| WHAT THE TASK ASKS |
Duplicate the rows word for word, starting with the first line and going on through the line that contains "11786 millimetres", including that line.

| Dataset records |
[BEGIN]

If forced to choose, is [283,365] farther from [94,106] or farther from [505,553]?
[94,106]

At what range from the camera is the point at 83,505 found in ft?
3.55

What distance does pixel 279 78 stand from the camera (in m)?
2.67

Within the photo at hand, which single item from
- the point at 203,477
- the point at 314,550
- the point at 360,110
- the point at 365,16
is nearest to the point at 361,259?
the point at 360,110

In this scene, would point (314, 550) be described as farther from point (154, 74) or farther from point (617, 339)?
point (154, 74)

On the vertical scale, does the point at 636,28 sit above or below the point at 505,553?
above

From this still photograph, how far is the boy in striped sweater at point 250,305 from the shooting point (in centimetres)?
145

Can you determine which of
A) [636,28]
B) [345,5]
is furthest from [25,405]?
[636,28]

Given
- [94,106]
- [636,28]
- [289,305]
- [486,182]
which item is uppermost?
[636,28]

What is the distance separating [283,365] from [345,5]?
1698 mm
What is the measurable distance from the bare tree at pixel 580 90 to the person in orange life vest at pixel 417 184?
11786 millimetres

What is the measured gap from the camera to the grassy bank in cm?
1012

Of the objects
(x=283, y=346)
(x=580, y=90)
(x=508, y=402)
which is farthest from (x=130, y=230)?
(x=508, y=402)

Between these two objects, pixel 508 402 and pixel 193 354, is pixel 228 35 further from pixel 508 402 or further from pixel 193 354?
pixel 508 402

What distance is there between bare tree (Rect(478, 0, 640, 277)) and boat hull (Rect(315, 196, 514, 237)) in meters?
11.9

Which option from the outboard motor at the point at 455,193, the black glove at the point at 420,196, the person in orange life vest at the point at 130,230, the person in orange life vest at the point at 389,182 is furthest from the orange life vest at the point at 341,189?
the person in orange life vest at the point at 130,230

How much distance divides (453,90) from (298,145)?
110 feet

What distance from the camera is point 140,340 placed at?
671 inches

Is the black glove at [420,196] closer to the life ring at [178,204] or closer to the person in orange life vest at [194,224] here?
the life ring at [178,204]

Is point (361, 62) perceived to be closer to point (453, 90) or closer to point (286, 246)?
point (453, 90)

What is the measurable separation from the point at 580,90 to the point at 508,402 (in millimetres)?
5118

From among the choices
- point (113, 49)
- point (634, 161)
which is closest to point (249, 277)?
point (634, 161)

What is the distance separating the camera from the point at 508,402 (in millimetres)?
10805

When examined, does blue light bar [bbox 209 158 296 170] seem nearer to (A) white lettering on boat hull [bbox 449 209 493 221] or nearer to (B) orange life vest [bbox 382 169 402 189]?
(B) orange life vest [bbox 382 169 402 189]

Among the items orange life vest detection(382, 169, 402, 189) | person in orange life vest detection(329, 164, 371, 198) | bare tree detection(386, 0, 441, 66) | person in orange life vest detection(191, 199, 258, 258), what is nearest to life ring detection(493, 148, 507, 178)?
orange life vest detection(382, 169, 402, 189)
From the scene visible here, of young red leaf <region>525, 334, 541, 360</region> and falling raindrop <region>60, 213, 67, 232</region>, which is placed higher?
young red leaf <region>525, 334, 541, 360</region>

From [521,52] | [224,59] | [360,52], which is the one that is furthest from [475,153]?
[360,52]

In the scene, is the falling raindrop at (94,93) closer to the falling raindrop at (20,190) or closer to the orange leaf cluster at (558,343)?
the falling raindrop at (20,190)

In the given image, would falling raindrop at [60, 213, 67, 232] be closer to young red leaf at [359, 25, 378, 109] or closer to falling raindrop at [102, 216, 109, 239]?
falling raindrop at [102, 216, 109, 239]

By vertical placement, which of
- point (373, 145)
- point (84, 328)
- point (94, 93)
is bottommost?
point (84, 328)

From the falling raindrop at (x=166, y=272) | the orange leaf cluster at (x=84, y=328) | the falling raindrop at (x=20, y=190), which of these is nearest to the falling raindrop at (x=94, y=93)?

[END]

| SOLVED PROBLEM |
If forced to choose, is [283,365] farther from [94,106] or farther from [505,553]?
[94,106]

At what range from the camera is the point at 83,505 found in ft?
3.55

What distance does pixel 279 78 stand from the camera (in m)?
2.67

Within the photo at hand, which single item from
- the point at 203,477
- the point at 314,550
- the point at 360,110
- the point at 365,16
is nearest to the point at 361,259?
the point at 360,110

In this scene, would point (314, 550) be described as farther from point (154, 74) or farther from point (617, 339)?
point (154, 74)

On the vertical scale, does the point at 636,28 sit above or below the point at 505,553?
above

From this still photograph, how far is the boy in striped sweater at point 250,305 from the shooting point (in centimetres)?
145

Can you determine which of
A) [636,28]
B) [345,5]
is furthest from [25,405]?
[636,28]

Given
- [94,106]
- [636,28]
- [289,305]
- [486,182]
which item is uppermost?
[636,28]

What is the distance separating [283,365] from [345,5]?
1698 mm
What is the measurable distance from the bare tree at pixel 580 90 to the person in orange life vest at pixel 417 184?
11786 millimetres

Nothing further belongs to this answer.